Introduced February 4, 2025 by Eric Stephen Schmitt · Last progress February 4, 2025
The bill sharply restricts federal and federally funded DEI programs and trainings to protect employees from compelled ideological instruction and reduce related federal spending, but does so at the cost of dismantling institutional capacity to identify and remedy discrimination, creating legal uncertainty, administrative disruption, job losses, and potentially large litigation exposure for agencies and recipients.
Federal employees cannot be compelled to take DEI, critical theory, intersectionality, or sexual orientation/gender-identity trainings, and are protected from personnel penalties for refusing such trainings or related statements.
The bill stops agencies from maintaining many dedicated DEI offices and prohibits federal spending on certain DEI trainings/programs, reducing federal programmatic spending and compliance obligations tied to those activities.
Recipients of federal funds (including contractors and grant recipients) may continue to operate EEO and ADA functions as historically organized, preserving established disability accommodations and nondiscrimination processes.
Employees and contractors who worked in eliminated DEI offices or provided DEI services face job losses, reassignment bans, or reduced funding for their positions.
Removing DEI offices, banning many DEI trainings, and restricting data/equity tools will reduce agencies' and institutions' capacity to identify and address workplace discrimination and inclusion problems, likely harming marginalized employees and students' access to remedies and supports.
Broad prohibitions and vague definitions of 'prohibited DEI practices' create legal uncertainty, spur litigation over what is banned, and could chill discussion, training, or programmatic activity on systemic bias and inclusion.
Based on analysis of 19 sections of legislative text.
Eliminates many federal DEI offices, bans certain DEI trainings and practices for agencies, contractors, grantees, advisory committees, and education programs, and enables private lawsuits with daily statutory damages.

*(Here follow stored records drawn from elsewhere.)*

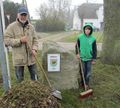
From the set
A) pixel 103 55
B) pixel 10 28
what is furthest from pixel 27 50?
pixel 103 55

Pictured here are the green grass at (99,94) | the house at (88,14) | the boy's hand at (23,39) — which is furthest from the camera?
the house at (88,14)

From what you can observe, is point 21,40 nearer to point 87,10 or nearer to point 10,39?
point 10,39

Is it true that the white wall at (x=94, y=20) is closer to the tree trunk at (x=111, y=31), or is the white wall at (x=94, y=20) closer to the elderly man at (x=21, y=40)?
the tree trunk at (x=111, y=31)

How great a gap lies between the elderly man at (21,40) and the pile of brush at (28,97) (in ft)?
2.64

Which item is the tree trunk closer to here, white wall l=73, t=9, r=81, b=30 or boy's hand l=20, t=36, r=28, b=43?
boy's hand l=20, t=36, r=28, b=43

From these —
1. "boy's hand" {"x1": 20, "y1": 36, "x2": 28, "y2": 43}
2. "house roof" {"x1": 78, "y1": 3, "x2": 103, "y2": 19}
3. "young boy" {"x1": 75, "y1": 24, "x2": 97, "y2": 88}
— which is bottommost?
"young boy" {"x1": 75, "y1": 24, "x2": 97, "y2": 88}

Prohibits and dismantles a broad set of federal diversity, equity, inclusion, and accessibility (DEI/DEIA) programs, offices, trainings, and related requirements across executive branch agencies, federal contracting, federal grants, advisory committees, higher education accreditation, and K–12 programs. It rescinds specified executive orders and national security memoranda, requires agencies to terminate or wind down DEI offices and programs within set deadlines, blocks federal funding and contract/grant participation for many DEI practices, and creates private rights of action with statutory monetary penalties for violations. The bill changes personnel and procurement rules (including prohibitions on certain trainings and on maintaining DEI offices), amends multiple statutes to repeal or remove DEI authorities at financial regulators, defense, HHS, DHS, and other agencies, and adds enforcement tools (agency enforcement parallels to Title VI, grant/contract terms, and private lawsuits with minimum daily damages). Many deadlines (90 days for program wind‑down, 180 days for regulatory revisions) are specified but the bill does not itself appropriate new funds.